A report by the U.S. Census Bureau found that Madison, Wisconsin, and Minneapolis, Minnesota, have the second and third highest percentage of people riding bicycles to work of U.S. cities with populations over 100,000 – 5.1 percent and 4.1 percent respectively. Only residents of Portland, Oregon, commute by bike more.

Nationwide bike commuting has increased 60 percent over the past decade, from about 488,000 in 2000 to about 786,000 between 2008 and 2012.

Bicyclists still account for just 0.6 percent of all commuters. But some of the nation’s largest cities have more than doubled their rates since 2000, including Minneapolis, where the rate increased from 1.9 percent to 4.1 percent.

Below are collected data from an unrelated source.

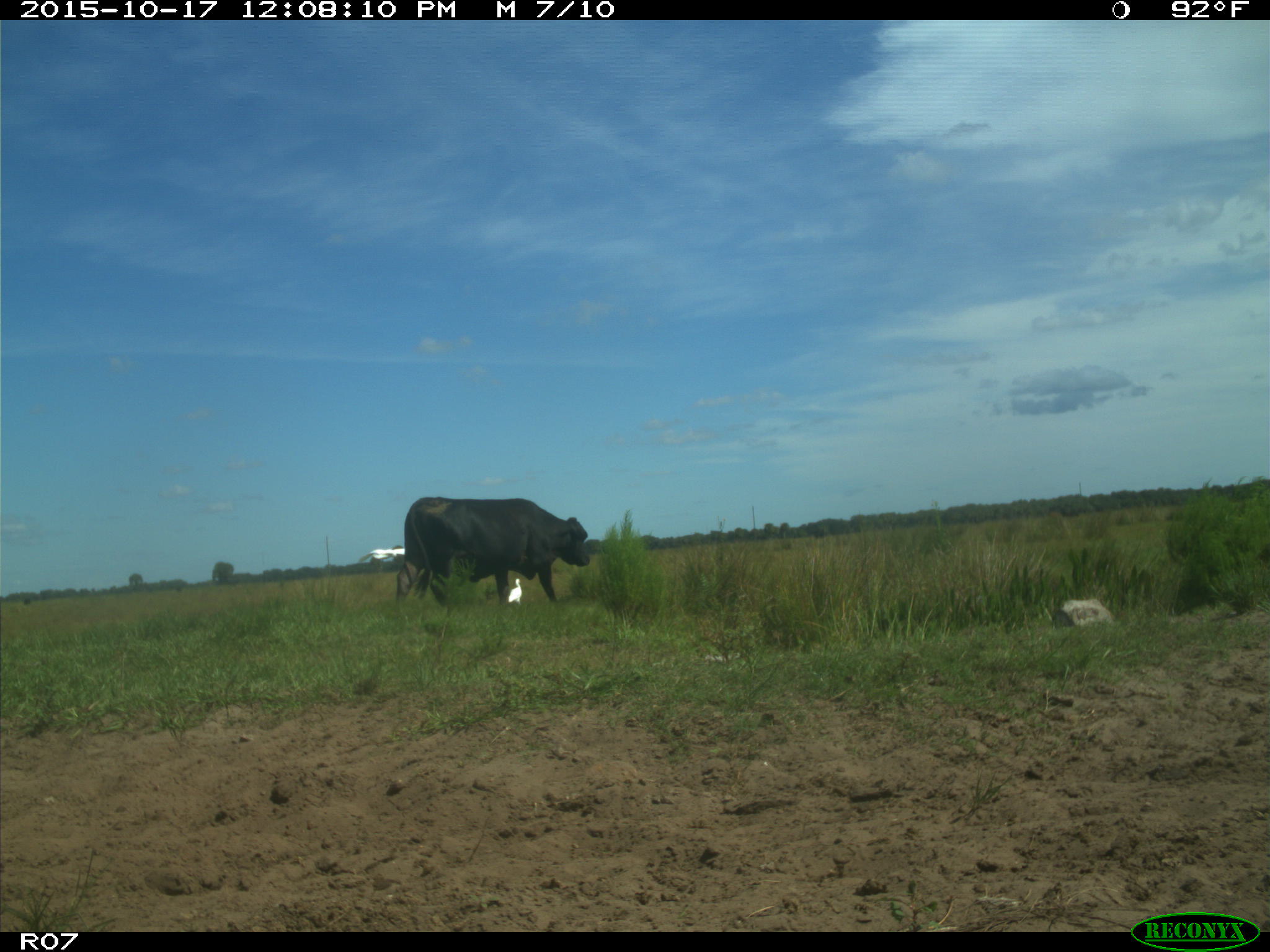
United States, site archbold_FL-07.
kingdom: Animalia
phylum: Chordata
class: Mammalia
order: Artiodactyla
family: Bovidae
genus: Bos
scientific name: Bos taurus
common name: domestic cow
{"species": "Bos taurus (domestic cow)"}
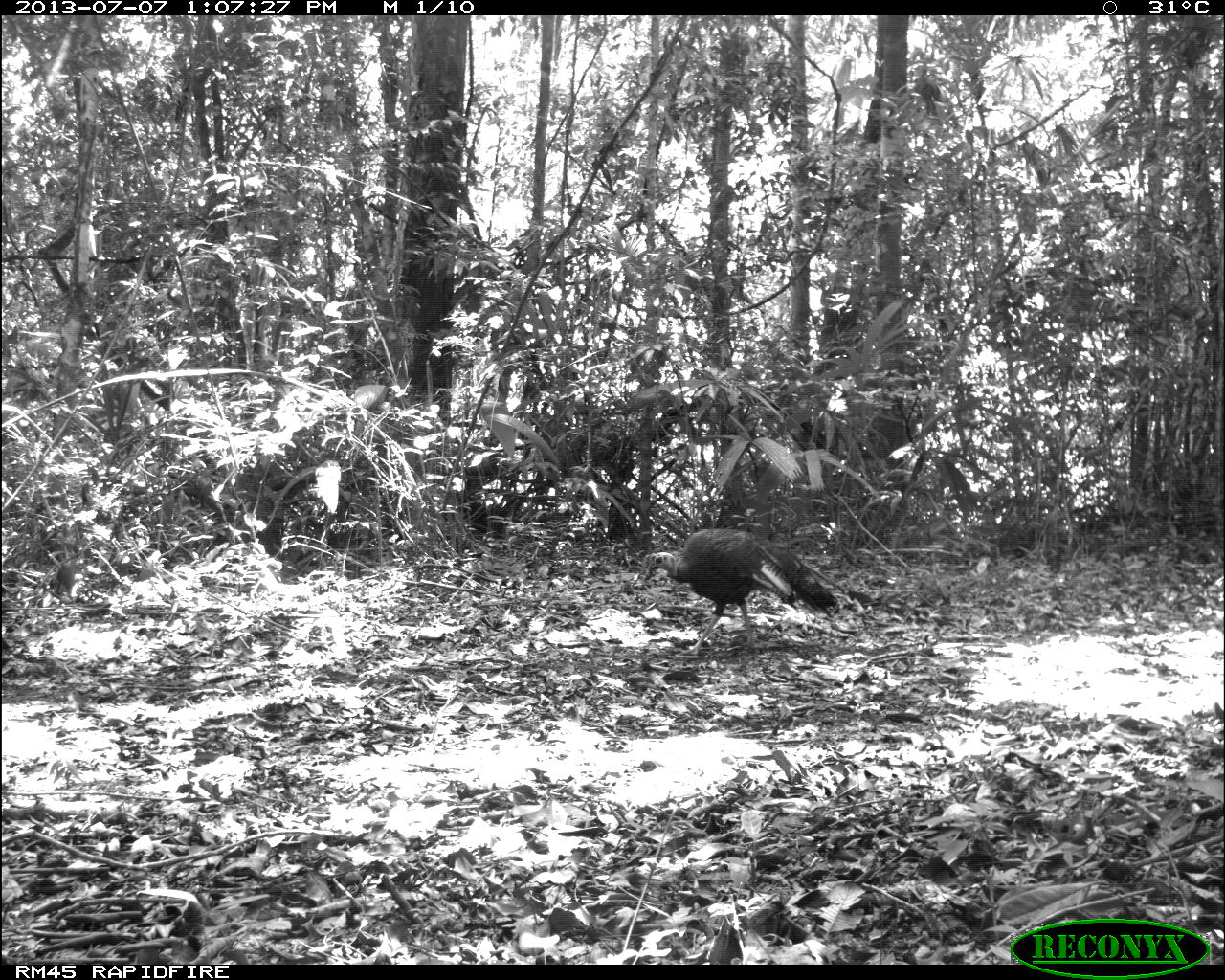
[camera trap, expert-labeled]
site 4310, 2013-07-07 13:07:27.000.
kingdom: Animalia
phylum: Chordata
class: Aves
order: Galliformes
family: Phasianidae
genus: Meleagris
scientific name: Meleagris ocellata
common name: ocellated turkey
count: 1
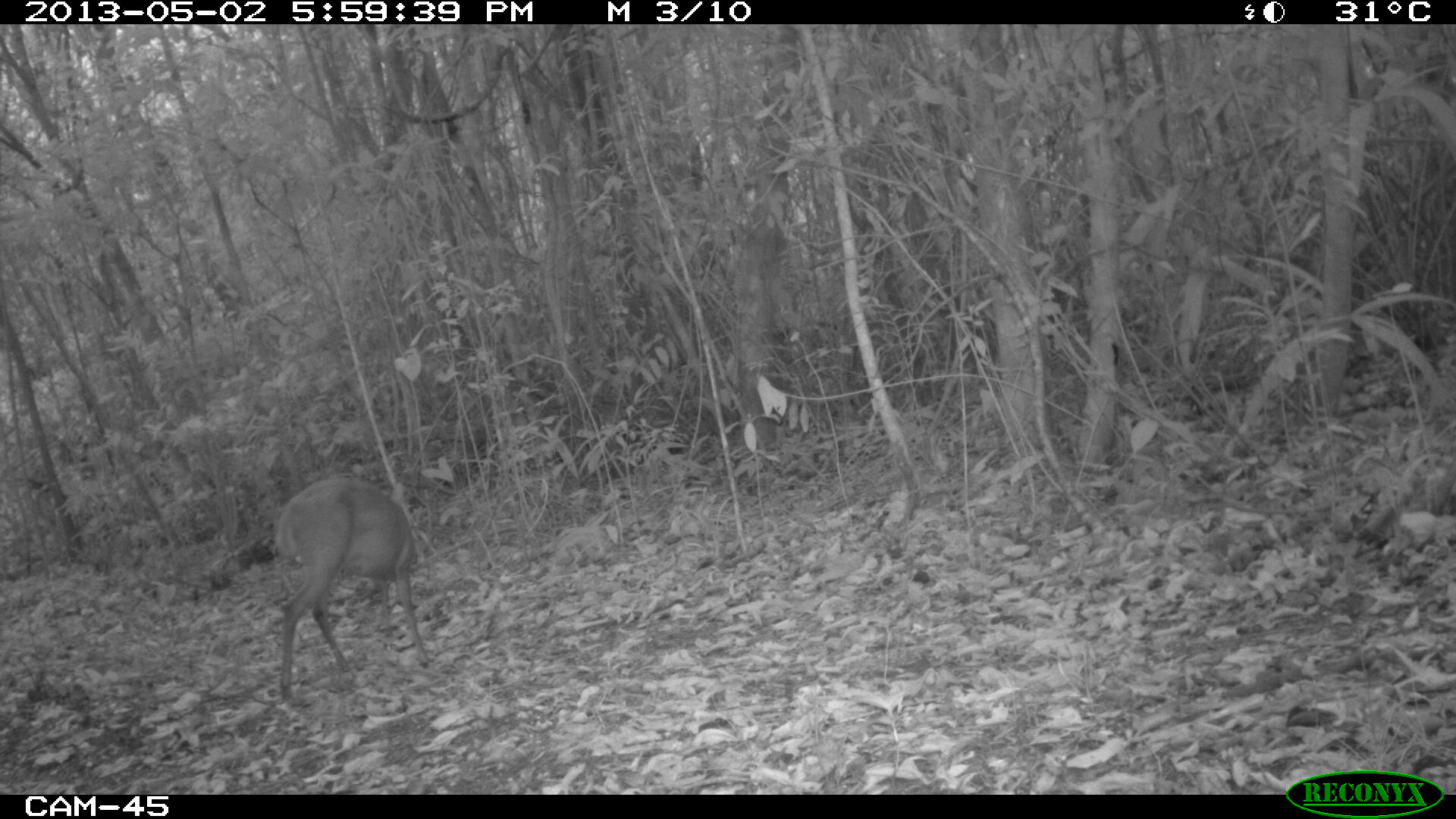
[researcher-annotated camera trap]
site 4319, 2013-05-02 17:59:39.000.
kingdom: Animalia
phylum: Chordata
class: Mammalia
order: Artiodactyla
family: Cervidae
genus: Mazama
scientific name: Mazama temama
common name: central american red brocket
Mazama temama (central american red brocket), count 1.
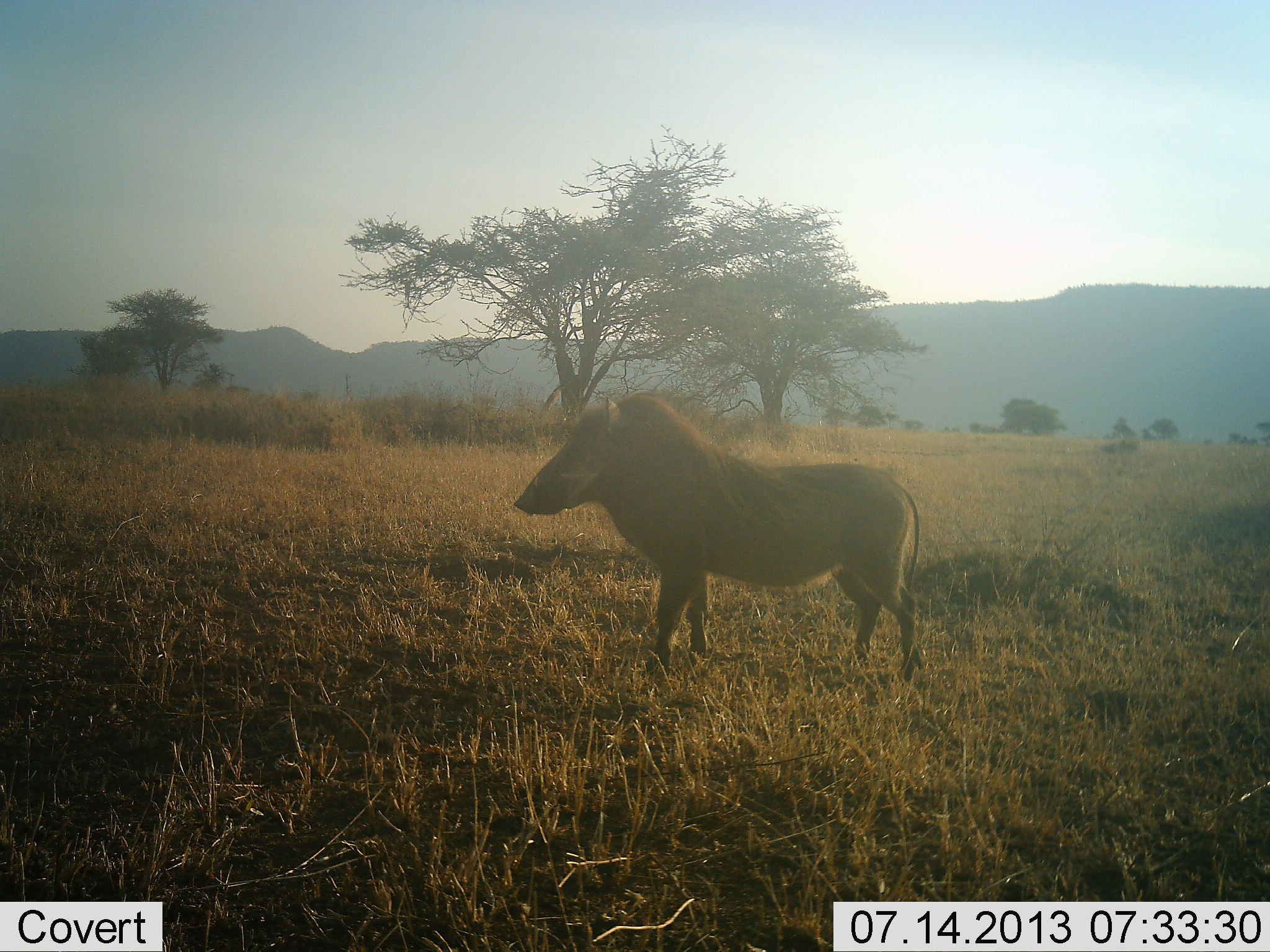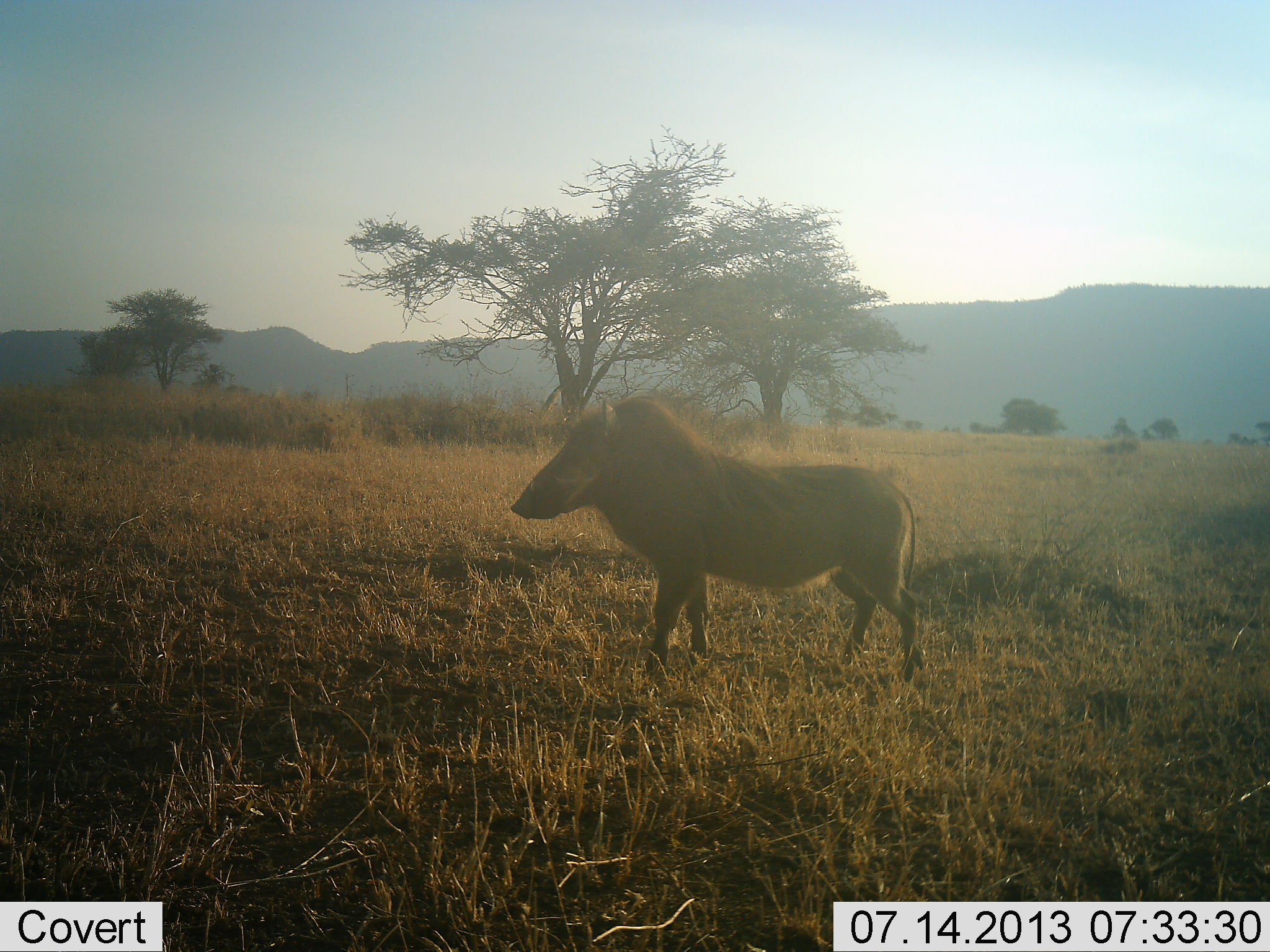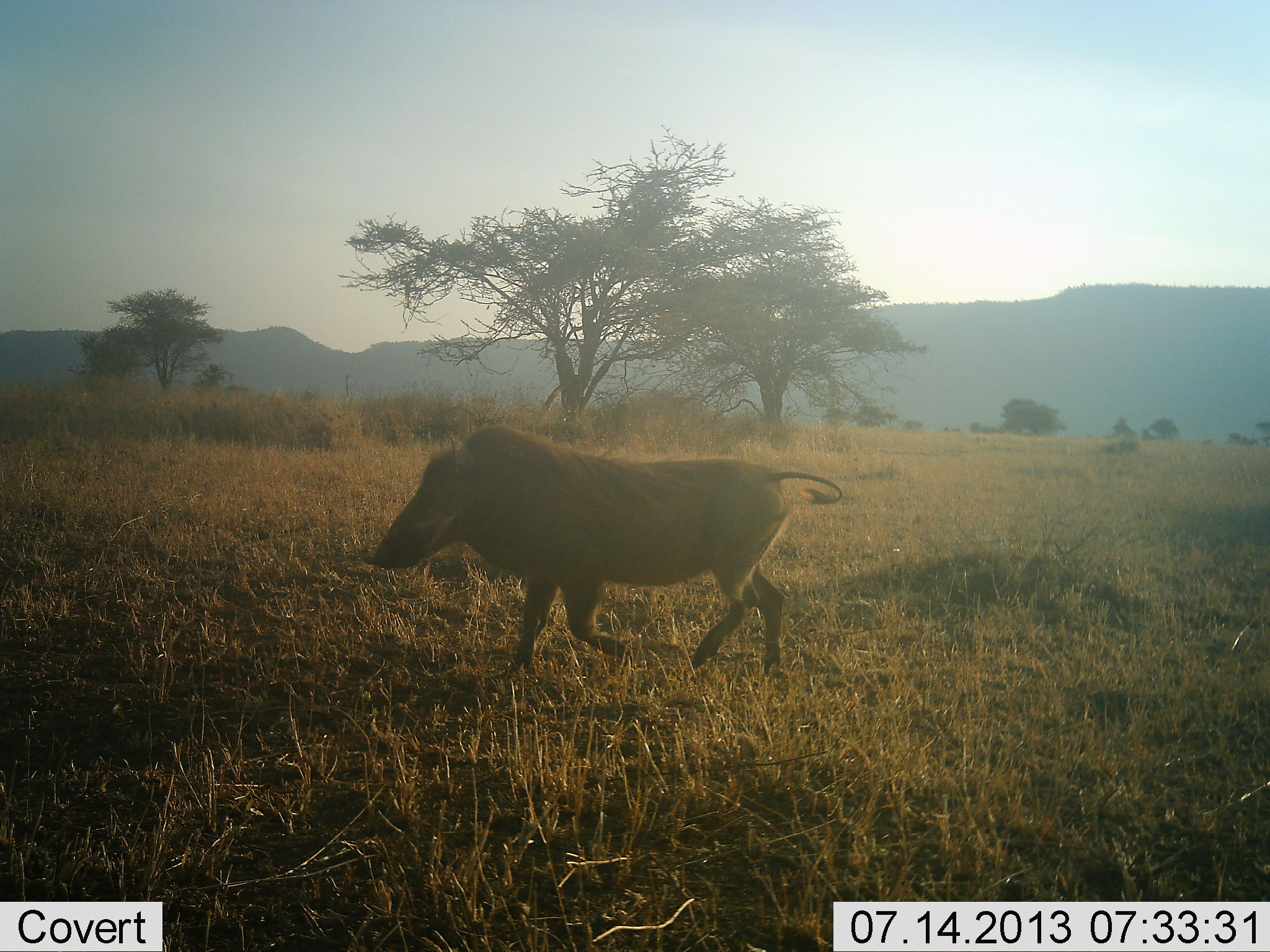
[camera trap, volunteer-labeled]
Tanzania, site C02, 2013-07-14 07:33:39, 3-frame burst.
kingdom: Animalia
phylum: Chordata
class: Mammalia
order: Artiodactyla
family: Suidae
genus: Phacochoerus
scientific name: Phacochoerus africanus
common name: warthog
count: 1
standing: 40%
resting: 0%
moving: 80%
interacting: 0%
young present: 0%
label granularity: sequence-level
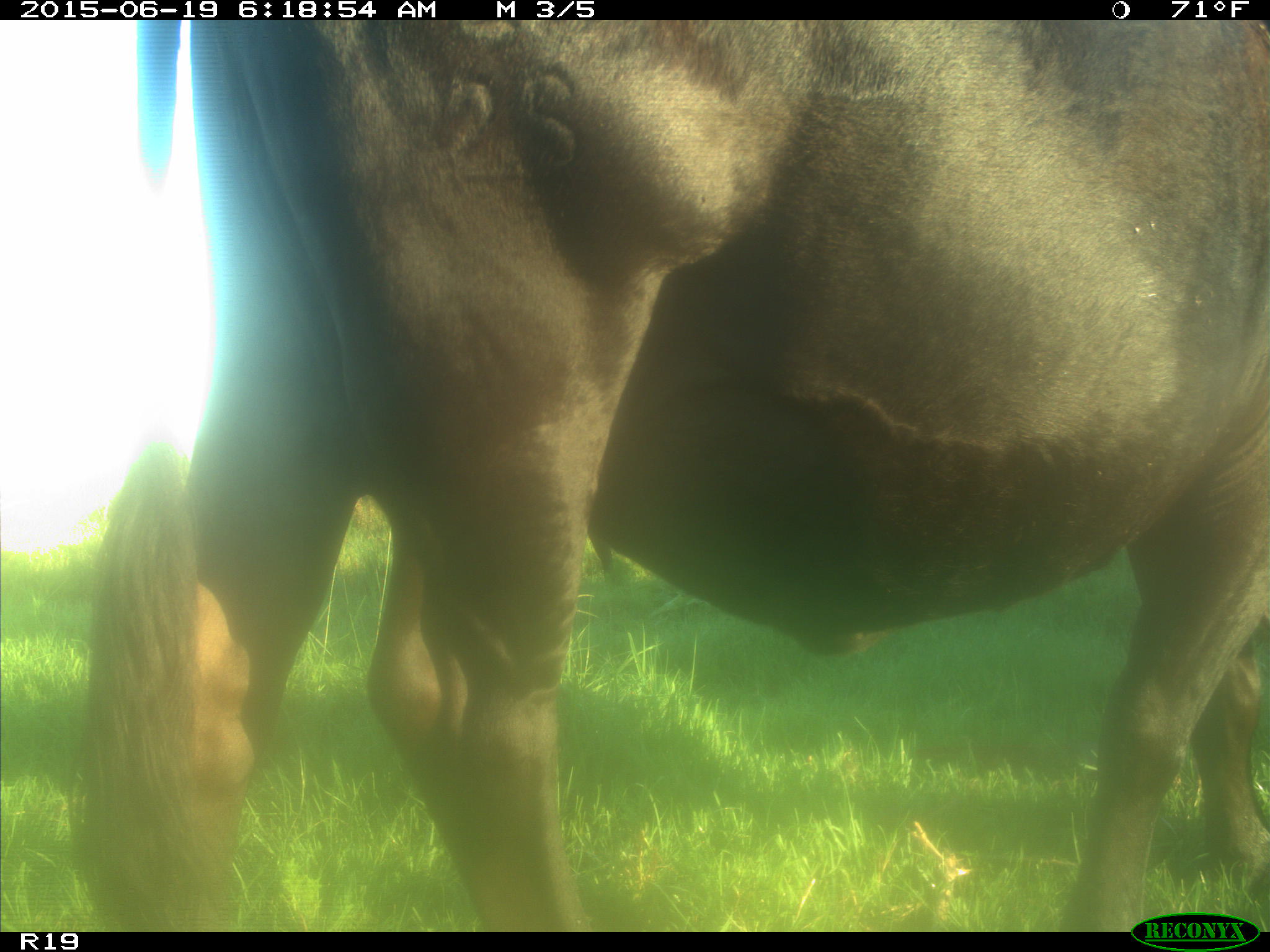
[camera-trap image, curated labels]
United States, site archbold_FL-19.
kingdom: Animalia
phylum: Chordata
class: Mammalia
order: Artiodactyla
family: Bovidae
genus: Bos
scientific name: Bos taurus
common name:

Elsewhere in the upper Midwest, bike commuting remains negligible. The Des Moines Register noted that workers who bike to their jobs account for 1 percent or more in just four Iowa cities (the highest being 3.9 percent in Iowa City). Only 0.4 percent of Des Moines commuters bicycle to their workplaces, the data released shows.

The data was drawn from a survey asking how people “usually” get to work. So people who said they rode their bikes two days a week but drove or took mass transit the rest of the week were not counted as bike commuters. The survey also didn’t count those who run errands by bike or pedal for other transportation-related reasons other than for work.